| What you will do |
1. In the Quiteful API text, write out the passage starting with "Recommended app flow" and going on through "and public URLs.", swapping "Vercel" for "Netlify".
2. According to the Quiteful API text, where is the OpenAPI reference available?
3. Continue the text on the Quiteful public API after its last sentence.

| Extract |
((
The public API is the best route for a custom app, Next.js site, WordPress integration or venue microsite that needs to render Quiteful menu data with its own front end. OpenAPI reference is available at /api/documentation.

Recommended app flow

  1. Use API Tokens in the backend to create a token and copy the Vercel environment block.
  2. Fetch /api/v1/locations/{location}/menus to get the menu list, default menu, venue details, theme settings, filters, legend and public URLs.
  3. Use meta.default_menu_uuid or meta.default_menu_slug to open the correct menu by default when a venue has multiple menus.
  4. Fetch /api/v1/menus/{menu}/items for the render-ready section structure and recipe payloads.
  5. For an outage-resilient website, read the menu's public_urls.snapshot_manifest, fetch its immutable menu.json artifact, and retain the last checksum-valid payload whenever a refresh fails.
  6. Fetch /api/v1/locations/{location}/allergens for the combined allergen and nutritional information page; nutrition is exposed as a view/tab there rather than a separate navigation item.

Menu sections and ordering

  • custom_class is available on sections and menu item/group entries. It is sanitised and intended for stable styling hooks such as a branded hot drinks section.
  • availability.windows[].start_source and end_source can use location_open or location_close. A breakfast section can therefore start from the venue opening time and end at 12:00.
))
| Data section |
((
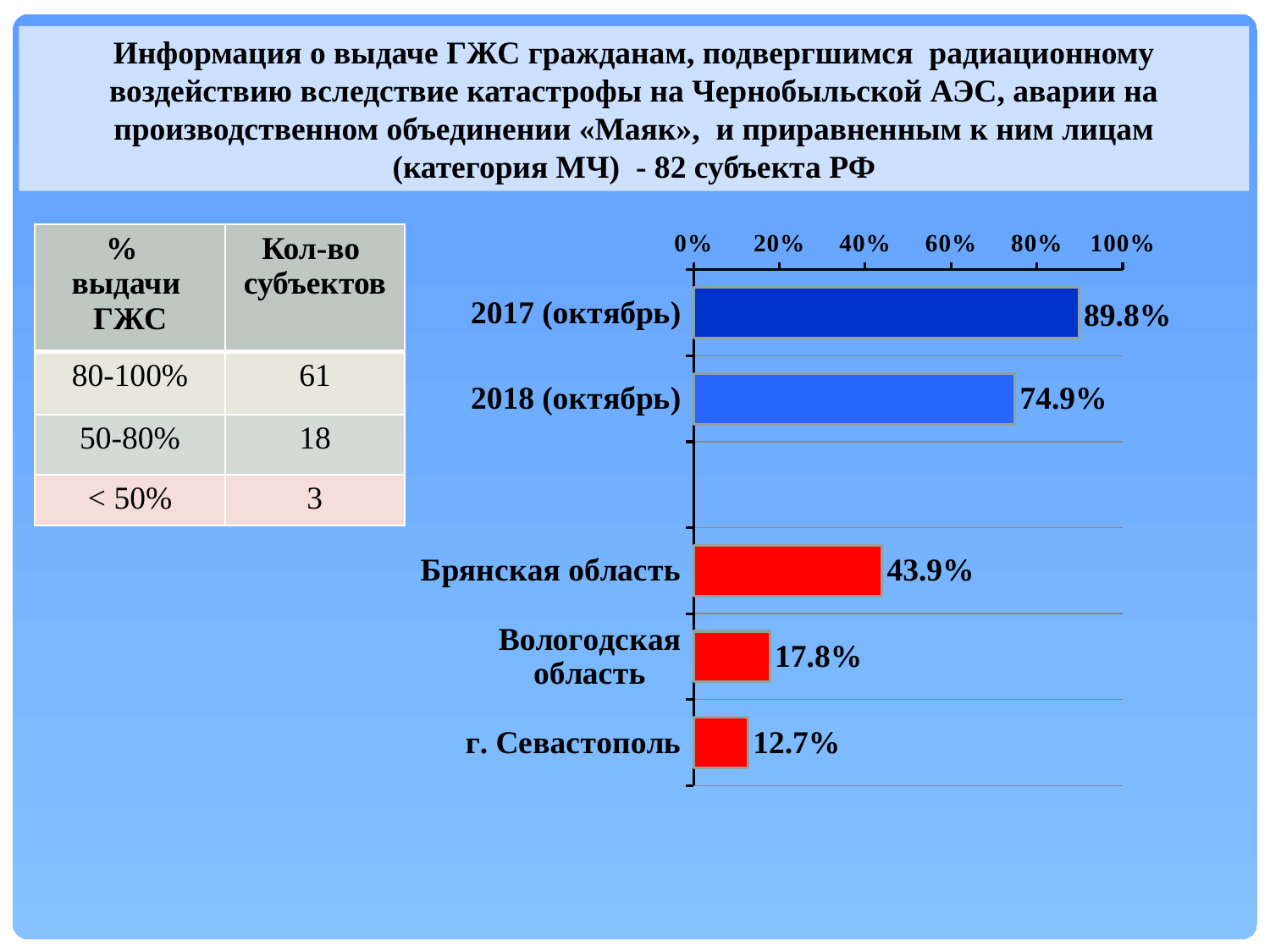
Which category has the lowest value in the chart? г. Севастополь Which is larger, the value for Брянская область or the value for Вологодская область? Брянская область What is the difference between the values for 2017 (октябрь) and 2018 (октябрь)? 14.9% Is the value for Брянская область greater or less than 40%? greater What is the value shown for 2017 (октябрь)? 89.8% What is the value shown for г. Севастополь? 12.7% How many labelled bars are plotted in the chart? 5 Which category has the highest value in the chart? 2017 (октябрь) What is the value shown for 2018 (октябрь)? 74.9% What is the value shown for Вологодская область? 17.8% What is the value shown for Брянская область? 43.9% What kind of chart is shown on the slide? bar chart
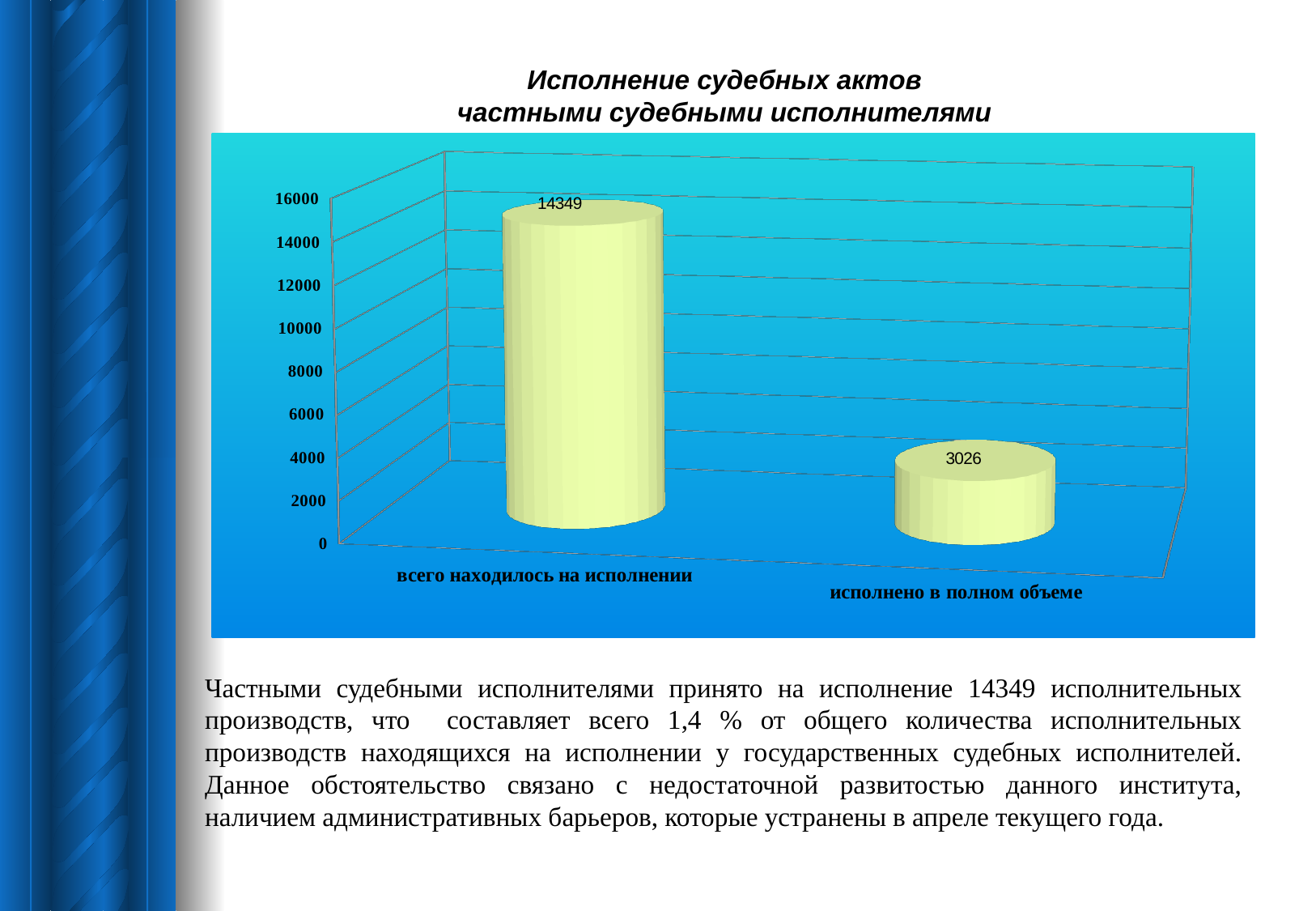
Which is larger: the value for "всего находилось на исполнении" or for "исполнено в полном объеме"? всего находилось на исполнении What is the difference between the values for "всего находилось на исполнении" and "исполнено в полном объеме"? 11323 What is the value for "исполнено в полном объеме"? 3026 How many categories are shown on the chart? 2 What kind of chart is shown on the slide? bar chart What is the maximum value shown on the vertical axis? 16000 What is the value for "всего находилось на исполнении"? 14349 Is the value for "всего находилось на исполнении" greater or less than 12000? greater Which category has the highest value? всего находилось на исполнении What is the title of the chart? Исполнение судебных актов частными судебными исполнителями Is the value for "исполнено в полном объеме" greater or less than 4000? less Which category has the lowest value? исполнено в полном объеме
))
| Expected results |
1.
Recommended app flow

  1. Use API Tokens in the backend to create a token and copy the Netlify environment block.
  2. Fetch /api/v1/locations/{location}/menus to get the menu list, default menu, venue details, theme settings, filters, legend and public URLs.

2. At /api/documentation.

3.
  • availability.unavailable_behavior=disabled means keep the section visible and keep item modals openable for allergens, ingredients and nutrition.
  • ordering_enabled=false is the field apps should use to disable order buttons after a cutoff. Do not hide allergen or nutrition details just because ordering is disabled.
  • The optional at query parameter on menu endpoints resolves availability for a specific date/time, which is useful for previews and automated tests.

Recipes, modifiers and compliance

  • Recipes include allergens, nutrition, dietary_info, beverage metadata and modifier_groups when loaded.
  • Modifier options linked to add-on recipes expose the linked recipe's allergens, dietary flags and nutrition. Missing nutrition is returned empty and should be treated as incomplete, not estimated by the app.
  • Modifier presentation controls are global, not Sutton-specific. Use dietary_pill_display as inline, tooltip or hidden; use dietary_pill_label_style as code or full; use dietary_tooltip_label_style as full or code. These fields can be set on a modifier group and overridden per option.
  • Custom allergens from team settings and recipe data appear in filter_schema.custom_allergens for menu, allergen and nutrition endpoints.
  • Beer, wine and spirits are distinct drink recipes. Use beverage metadata such as type, ABV and volume to group or format them on the front end.
  • Menu terms and conditions appear in endpoint metadata as menu_terms_conditions and has_menu_terms_conditions. Show a link or modal when the flag is true.

Venue links

Location payloads include public contact fields and map data. Front ends should render email as mailto:, phone as tel:, and address using google_maps_link when present.

QUITEFUL_API_TOKEN=your_token_here
QUITEFUL_API_BASE_URL=https://quiteful.com/api/v1
QUITEFUL_TENANT_SLUG=your-tenant
QUITEFUL_MAIN_MENU_UUID=menu-uuid
NEXT_PUBLIC_SITE_URL=https://your-site.vercel.app
NEXT_PUBLIC_QUITEFUL_MENU_URL=https://quiteful.com/your-tenant/your-location/menu

Digital signage

Digital signage has two parts: Slide Builder creates playlists, and Devices pairs physical screens to those playlists.

  1. Create a playlist with menus, announcements, images or videos.
  2. Create or pair a device.
  3. Assign the playlist and location.
  4. Use the preview and fullscreen links for checks before placing it on a live display.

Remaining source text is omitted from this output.